I used to think that miracles all happened 2,000 years ago when Jesus Christ physically walked the earth as a man. Since December 25, 1978, I’ve known better.
My brother’s family (him, his wife, 12-year-old son, and 10-year-old daughter) drove from Georgia to North Carolina for Christmas. Beth – the daughter – had been sick and they’d given her aspirin and put her to bed at the home of my sister-in-law’s parents. It was the afternoon before Christmas.
A couple of hours later, they tried to wake Beth up, but she was unconscious. They rushed her to the nearest hospital. The doctors and nurses were baffled as to what could be wrong with Beth. At random times, she would scream out and it would take several adults to hold her in the hospital bed.
Suddenly, on that evening – Christmas Eve – the pediatrician on the case suddenly remembered having seen a similar case while in medical school. He ordered specific lab tests and rushed the vials to the lab himself.
When he came back to Beth’s room, he told her parents and brother that there was an ambulance waiting to take Beth and her mother to Duke Hospital in Durham, North Carolina. He told them that Beth had Reyes Syndrome. He told them that some children survive it and some don’t. There was no cure for it, and he couldn’t guarantee that Beth would survive the trip to Duke.
My brother and nephew drove the 125 miles to Durham after being told not to even think about trying to keep up with the ambulance.
Arriving safely at Duke, Beth was placed in the intensive care unit for children. The family was told there was nothing to do but pray and wait. Pray, we all did.
The next morning was, of course, Christmas Day. After a sleepless night, my mother, sister, and I rose early and drove to Durham. This was before cell phones and texting, so during that two-hour trip we had no idea what was happening with Beth. We didn’t know if she would still be alive when we got there.
When we arrived at Duke Hospital’s pediatric ICU, we were greeted with smiles. While the nurse was in the room checking on another patient that morning, Beth woke up and asked, “Has Santa Claus come yet?”
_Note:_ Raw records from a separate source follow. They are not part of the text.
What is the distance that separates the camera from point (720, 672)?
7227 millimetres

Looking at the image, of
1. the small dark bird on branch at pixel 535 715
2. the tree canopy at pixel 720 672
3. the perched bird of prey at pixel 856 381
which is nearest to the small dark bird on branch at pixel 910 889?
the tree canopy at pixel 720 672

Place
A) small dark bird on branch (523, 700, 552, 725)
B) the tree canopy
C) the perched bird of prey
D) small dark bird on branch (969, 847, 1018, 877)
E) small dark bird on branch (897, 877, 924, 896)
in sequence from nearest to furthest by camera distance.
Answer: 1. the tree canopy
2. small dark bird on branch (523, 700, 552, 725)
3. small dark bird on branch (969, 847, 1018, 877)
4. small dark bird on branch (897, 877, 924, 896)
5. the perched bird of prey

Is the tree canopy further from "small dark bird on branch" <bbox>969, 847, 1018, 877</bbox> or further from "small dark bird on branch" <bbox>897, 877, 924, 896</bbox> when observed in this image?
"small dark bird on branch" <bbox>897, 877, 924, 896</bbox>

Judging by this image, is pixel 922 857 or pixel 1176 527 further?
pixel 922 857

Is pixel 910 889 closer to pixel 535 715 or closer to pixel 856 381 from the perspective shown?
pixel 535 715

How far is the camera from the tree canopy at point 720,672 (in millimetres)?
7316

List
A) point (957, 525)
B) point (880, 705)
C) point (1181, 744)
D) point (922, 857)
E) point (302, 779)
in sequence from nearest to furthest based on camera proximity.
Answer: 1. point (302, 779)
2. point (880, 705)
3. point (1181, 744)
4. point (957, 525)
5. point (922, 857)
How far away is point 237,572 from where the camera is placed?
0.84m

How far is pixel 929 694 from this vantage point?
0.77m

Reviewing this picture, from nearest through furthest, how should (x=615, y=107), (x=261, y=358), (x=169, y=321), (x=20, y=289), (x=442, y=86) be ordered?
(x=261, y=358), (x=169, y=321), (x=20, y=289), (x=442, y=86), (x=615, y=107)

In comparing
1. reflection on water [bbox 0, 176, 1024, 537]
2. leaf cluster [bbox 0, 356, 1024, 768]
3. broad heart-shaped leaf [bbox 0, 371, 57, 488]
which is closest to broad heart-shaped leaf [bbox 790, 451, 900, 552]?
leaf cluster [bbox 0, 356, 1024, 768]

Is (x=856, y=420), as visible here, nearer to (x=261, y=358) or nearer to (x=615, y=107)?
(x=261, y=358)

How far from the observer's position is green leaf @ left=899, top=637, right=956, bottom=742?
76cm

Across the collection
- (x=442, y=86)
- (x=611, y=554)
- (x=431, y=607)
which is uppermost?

Little was known then about Reyes Syndrome. The connection between it and children taking aspirin had not been established. None of us had even heard of the illness.
The doctors at Duke kept Beth for more than a week to continue to test and observe her. They followed her grades in school for a year. They were looking for any sign of brain damage. There was none. They told Beth’s parents that they had never seen a child come out of a Reyes Syndrome coma so suddenly or completely. They said there was no medical explanation for it.
Beth returned to Georgia and continued to have a perfect record in school. She went on to university and earned a degree in math before having a rewarding career in Information Technology with a major airline. She married and is the mother of two high school and college age daughters.
I cannot imagine how our lives would have changed if Beth had died in 1978. She is a joy in the life of everyone she knows. I can’t imagine life without her husband and their two daughters.
And I can’t let a single Christmas pass without remembering Christmas of 1978 when I learned that miracles do still happen.